Feature Scaling is a technique used to convert or transform all the values or magnitudes of specific features in a data in to a fixed or standard parameter. It should be performed before processing of the data or during pre-processing of the data to handle highly varying magnitudes or units.
Generally, the machine learning algorithm tends to weigh the values with higher magnitude as Greater and the values with lesser magnitude is considered as Lesser value without taking units into consideration.
To make it simple, if the feature distance has some values or data in it say 5 kilometers and 500 meters. We know that 5 kilometers is greater than 500 meters, but algorithm consider that 500 meters is greater than 5 kilometers without taking its units into consideration. This will create a problem and effects the performance of the model. To avoid this, we perform feature scaling which will transform or scale all the values into the standard unit or parameter.
Methods of Feature scaling
Feature Scaling can be done in different methods.
- Standard Scaler
- Min-Max Scaler
- Robust Scaler
Let’s study about them in more detail
Generally, Scale means changing the range of the values without disturbing the shape of the distribution. The range is often set from 0 to 1.

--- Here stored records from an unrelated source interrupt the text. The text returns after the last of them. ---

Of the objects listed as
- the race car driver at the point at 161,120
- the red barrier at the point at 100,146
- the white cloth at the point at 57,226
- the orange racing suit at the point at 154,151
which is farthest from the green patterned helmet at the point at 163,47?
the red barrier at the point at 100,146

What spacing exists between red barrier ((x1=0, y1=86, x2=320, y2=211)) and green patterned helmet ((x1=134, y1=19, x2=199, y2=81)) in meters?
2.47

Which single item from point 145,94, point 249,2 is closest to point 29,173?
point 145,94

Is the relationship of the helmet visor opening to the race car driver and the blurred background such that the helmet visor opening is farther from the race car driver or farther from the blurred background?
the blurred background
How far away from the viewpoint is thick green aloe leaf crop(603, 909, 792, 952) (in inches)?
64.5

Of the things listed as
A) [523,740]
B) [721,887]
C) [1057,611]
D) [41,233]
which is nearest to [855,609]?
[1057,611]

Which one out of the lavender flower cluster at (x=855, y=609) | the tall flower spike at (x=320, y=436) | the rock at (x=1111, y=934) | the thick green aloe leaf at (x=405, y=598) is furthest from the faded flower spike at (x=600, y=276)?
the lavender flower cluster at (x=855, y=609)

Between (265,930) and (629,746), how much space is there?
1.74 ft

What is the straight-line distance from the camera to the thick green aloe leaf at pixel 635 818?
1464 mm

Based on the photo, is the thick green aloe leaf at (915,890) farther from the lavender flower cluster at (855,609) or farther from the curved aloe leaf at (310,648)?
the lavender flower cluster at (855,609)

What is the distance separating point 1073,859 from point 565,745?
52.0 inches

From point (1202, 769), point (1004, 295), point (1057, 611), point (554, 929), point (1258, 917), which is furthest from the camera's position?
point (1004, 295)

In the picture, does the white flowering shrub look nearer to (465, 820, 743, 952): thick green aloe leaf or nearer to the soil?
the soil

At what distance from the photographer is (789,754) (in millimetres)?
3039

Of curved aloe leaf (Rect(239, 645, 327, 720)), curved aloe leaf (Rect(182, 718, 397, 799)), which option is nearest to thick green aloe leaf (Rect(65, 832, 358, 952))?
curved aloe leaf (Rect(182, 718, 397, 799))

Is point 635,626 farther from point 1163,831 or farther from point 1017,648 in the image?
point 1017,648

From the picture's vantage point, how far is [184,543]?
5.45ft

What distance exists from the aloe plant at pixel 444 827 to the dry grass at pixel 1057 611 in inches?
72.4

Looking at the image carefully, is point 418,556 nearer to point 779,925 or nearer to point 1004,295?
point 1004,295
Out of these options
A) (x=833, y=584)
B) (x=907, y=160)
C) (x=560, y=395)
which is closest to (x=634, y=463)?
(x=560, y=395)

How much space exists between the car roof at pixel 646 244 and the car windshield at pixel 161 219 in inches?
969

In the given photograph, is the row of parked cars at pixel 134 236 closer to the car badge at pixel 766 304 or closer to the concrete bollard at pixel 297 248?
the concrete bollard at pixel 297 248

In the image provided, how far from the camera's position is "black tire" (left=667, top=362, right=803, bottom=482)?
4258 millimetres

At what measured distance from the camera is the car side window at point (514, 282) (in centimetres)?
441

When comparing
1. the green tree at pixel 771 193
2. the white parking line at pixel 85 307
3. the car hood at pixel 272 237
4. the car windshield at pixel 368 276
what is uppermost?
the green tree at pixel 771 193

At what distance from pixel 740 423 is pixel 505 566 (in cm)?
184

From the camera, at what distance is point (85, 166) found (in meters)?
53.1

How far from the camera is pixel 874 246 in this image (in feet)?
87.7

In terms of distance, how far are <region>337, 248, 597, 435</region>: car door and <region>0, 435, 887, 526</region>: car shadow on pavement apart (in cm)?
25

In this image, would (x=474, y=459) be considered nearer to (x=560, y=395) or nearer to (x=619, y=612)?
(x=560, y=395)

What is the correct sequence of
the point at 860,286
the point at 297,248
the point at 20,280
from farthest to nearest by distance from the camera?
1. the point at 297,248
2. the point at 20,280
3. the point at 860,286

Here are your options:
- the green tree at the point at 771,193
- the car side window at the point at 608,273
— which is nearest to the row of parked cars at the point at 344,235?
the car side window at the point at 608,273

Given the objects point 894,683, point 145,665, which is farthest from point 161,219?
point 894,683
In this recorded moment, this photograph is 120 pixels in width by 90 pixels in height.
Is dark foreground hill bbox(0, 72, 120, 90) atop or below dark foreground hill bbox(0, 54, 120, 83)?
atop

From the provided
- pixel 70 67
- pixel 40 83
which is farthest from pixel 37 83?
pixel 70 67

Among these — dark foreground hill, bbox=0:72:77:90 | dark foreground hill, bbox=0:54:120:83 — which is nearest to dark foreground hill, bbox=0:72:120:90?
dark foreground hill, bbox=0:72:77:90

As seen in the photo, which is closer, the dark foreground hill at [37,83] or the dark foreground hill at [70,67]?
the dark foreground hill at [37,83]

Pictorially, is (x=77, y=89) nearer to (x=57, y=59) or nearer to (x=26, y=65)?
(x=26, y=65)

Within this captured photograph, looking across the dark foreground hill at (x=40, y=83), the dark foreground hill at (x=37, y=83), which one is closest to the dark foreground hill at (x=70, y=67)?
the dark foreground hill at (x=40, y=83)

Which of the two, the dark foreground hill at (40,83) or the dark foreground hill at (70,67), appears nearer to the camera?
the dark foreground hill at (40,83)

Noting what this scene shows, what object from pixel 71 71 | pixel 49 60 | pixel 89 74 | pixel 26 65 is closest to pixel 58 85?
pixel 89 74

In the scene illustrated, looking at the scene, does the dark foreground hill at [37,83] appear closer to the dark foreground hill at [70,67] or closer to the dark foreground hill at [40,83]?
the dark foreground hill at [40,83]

Standard Scaler converts the values of a feature to a standard unit by subtracting the mean and then scaling to unit variance which means dividing all the values by the standard deviation.
Standard Scaler produces a distribution with a standard deviation equal to 1. The variance is equal to 1 as variance is the square of standard deviation.
When Standard Scaler is used, mean of Distribution is taken as 0. Almost 68% of the values will lie between -1 and 1.
In Min-Max Scaler, minimum value in the feature data is subtracted from every value and then divides by the range of the particular feature. The range of the feature is given by difference between the original maximum and original minimum.
Min-Max Scaler maintains the shape of the distribution without disturbing the original distribution shape. Also, Min-Max Scaler does not reduce the importance of outliers.
The default range of values generated by Min-Max Scaler is 0 to 1.
The relative space or distance between each value in the feature have been maintained.
In Robust Scaler, Median of the values of the feature vector is subtracted from each value in the respective Feature vector and then dividing by the interquartile range. Interquartile range is given by
75 % value- 25 % value.
Robust Scaler does not scale the data into a predetermined interval like Min-Max Scaler (0 to 1). It will not meet the strict definition of scale as mentioned earlier.
Range for each feature after Robust Scaler is larger than that of Min-Max Scaler. Robust Scaler is used if we want to reduce the effects of Outliers as we are scaling according to median of the feature vector.
In Normalizer, L2 Normalization is applied to each observation. It only works on the rows not the columns to have a unit norm. Unit norm with L2 Normalization means that each element in the feature vector is squared and summed, the total should be equal to 1. Meanwhile, L1 Normalization can also be instead of L2 Normalization. The range of feature vector after Normalizer is between -1 to 1.
Comparison of All Feature Scaling methods
- Generally, Min-Max Scaler is used as the default if you are transforming a feature.
- Robust Scaler is used if your data have outliers and want to reduce their influence on entire data.
- Standard Scaler is used if you need a relatively normal distribution.
- Use Normalizer carefully, it normalizes sample rows, not feature columns. It can use either L2 or L1 normalization.